- TO DO
Under this line are the records; write out word for word the part that begins at the line containing "site DEB_S1_I3." and ends at the line containing "Label granularity: sequence-level.", and no more.

- MATERIAL TO PROCESS

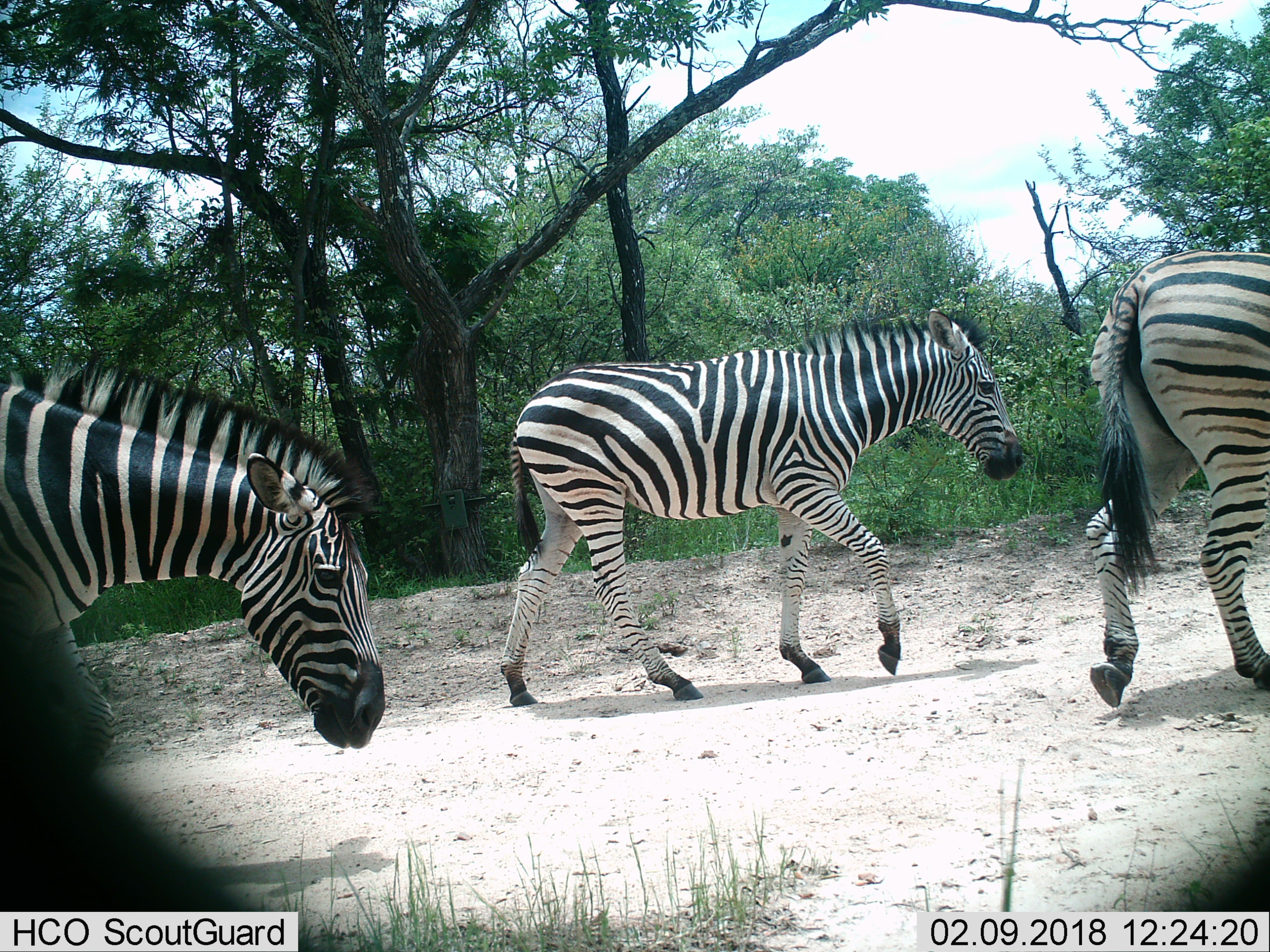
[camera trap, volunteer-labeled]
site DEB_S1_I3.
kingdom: Animalia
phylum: Chordata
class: Mammalia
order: Perissodactyla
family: Equidae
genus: Equus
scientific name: Equus quagga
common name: plains zebra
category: zebraplains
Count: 3.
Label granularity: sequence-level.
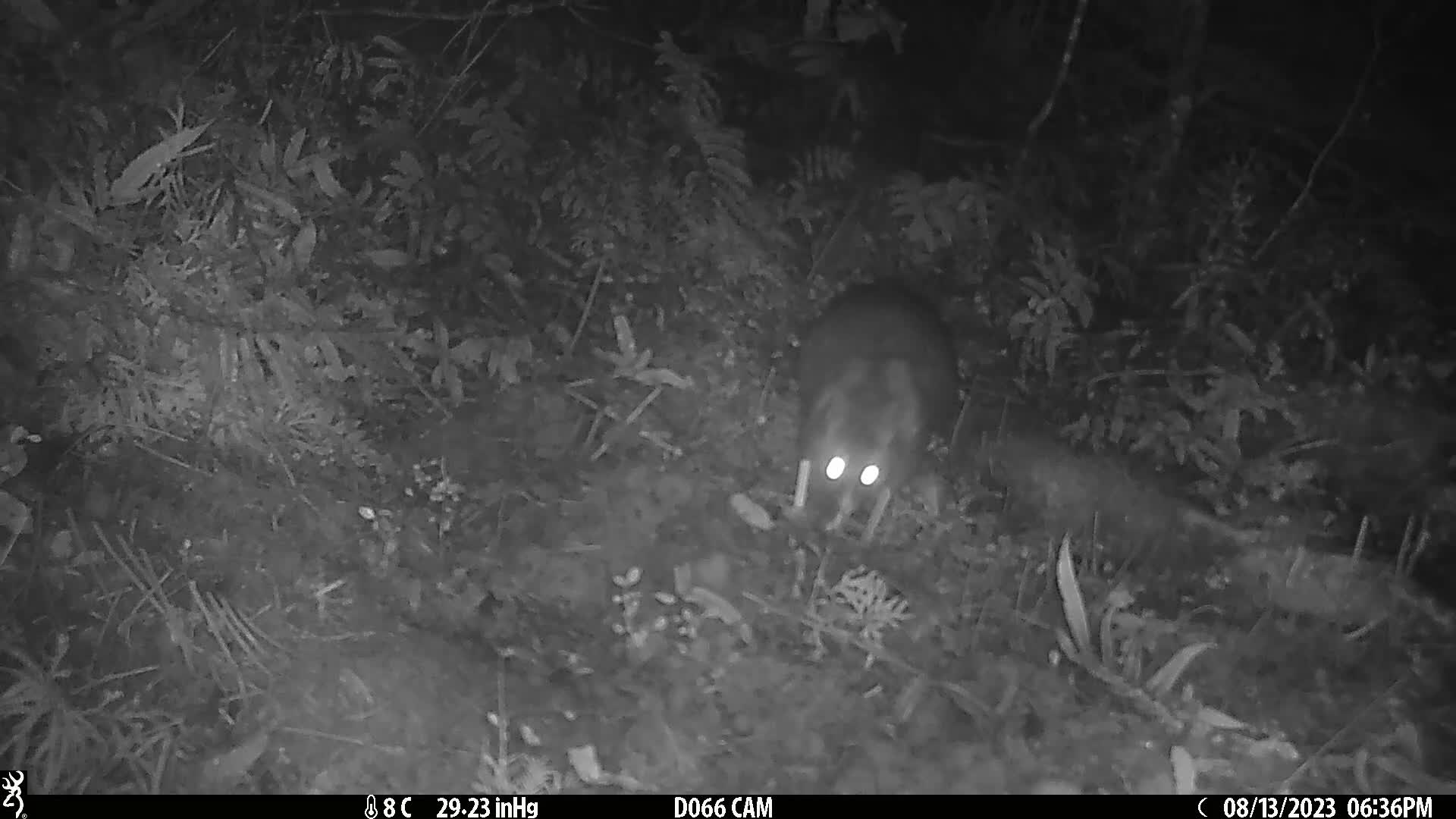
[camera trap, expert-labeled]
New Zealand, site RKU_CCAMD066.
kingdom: Animalia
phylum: Chordata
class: Mammalia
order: Diprotodontia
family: Phalangeridae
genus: Trichosurus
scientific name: Trichosurus vulpecula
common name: common brushtail possum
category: possum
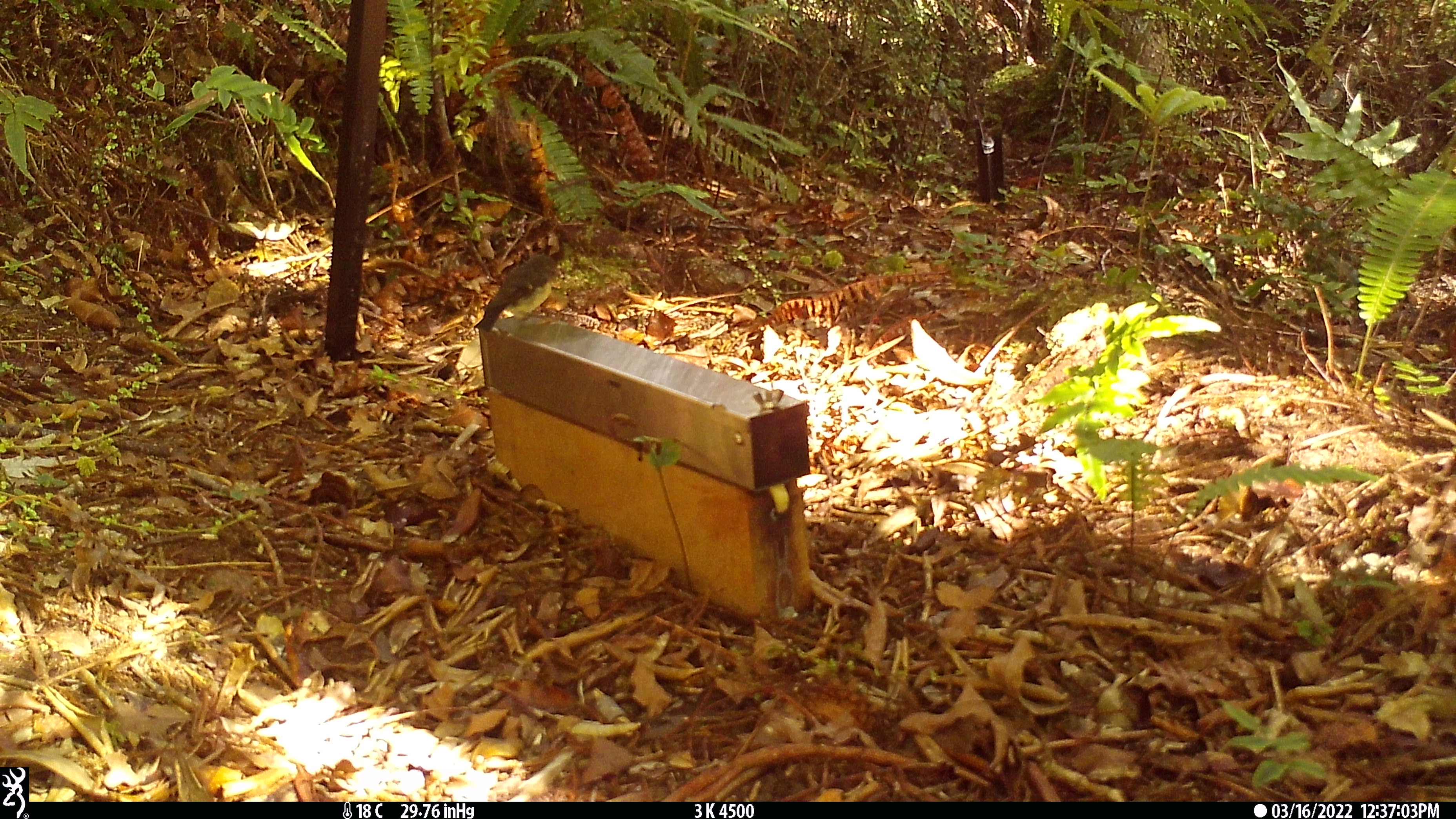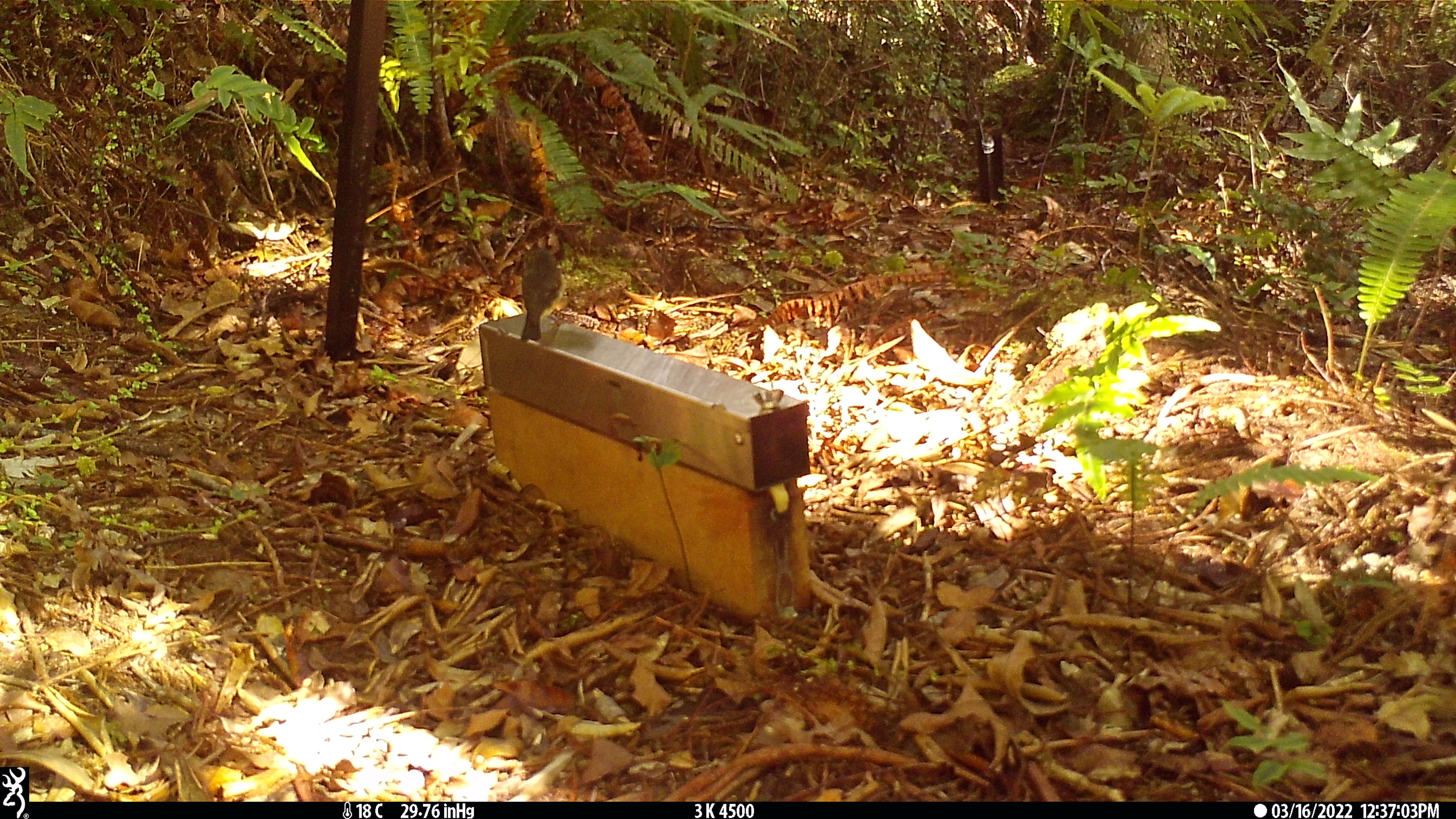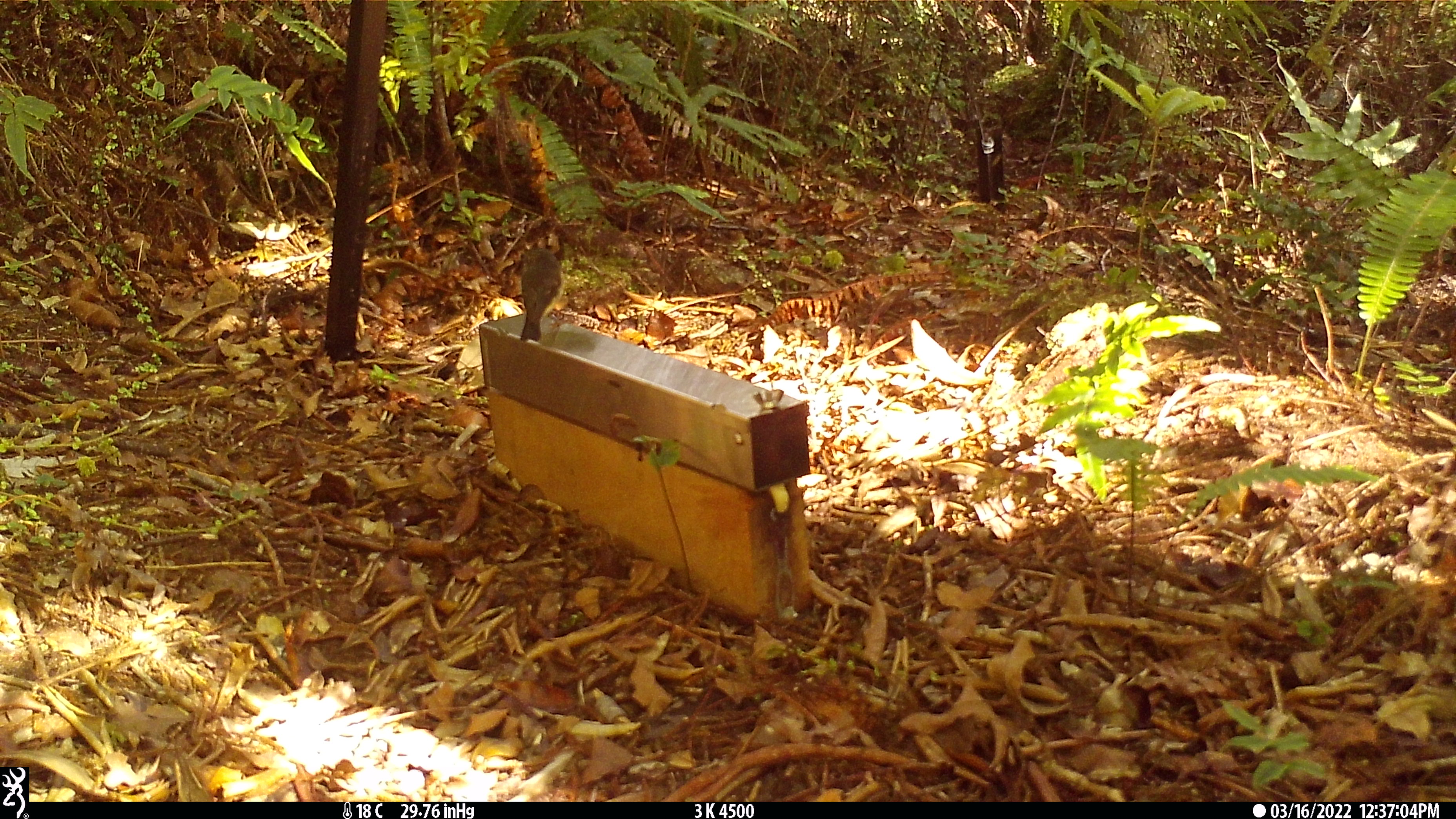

- COMPLETED TASK
site DEB_S1_I3.
kingdom: Animalia
phylum: Chordata
class: Mammalia
order: Perissodactyla
family: Equidae
genus: Equus
scientific name: Equus quagga
common name: plains zebra
category: zebraplains
Count: 3.
Label granularity: sequence-level.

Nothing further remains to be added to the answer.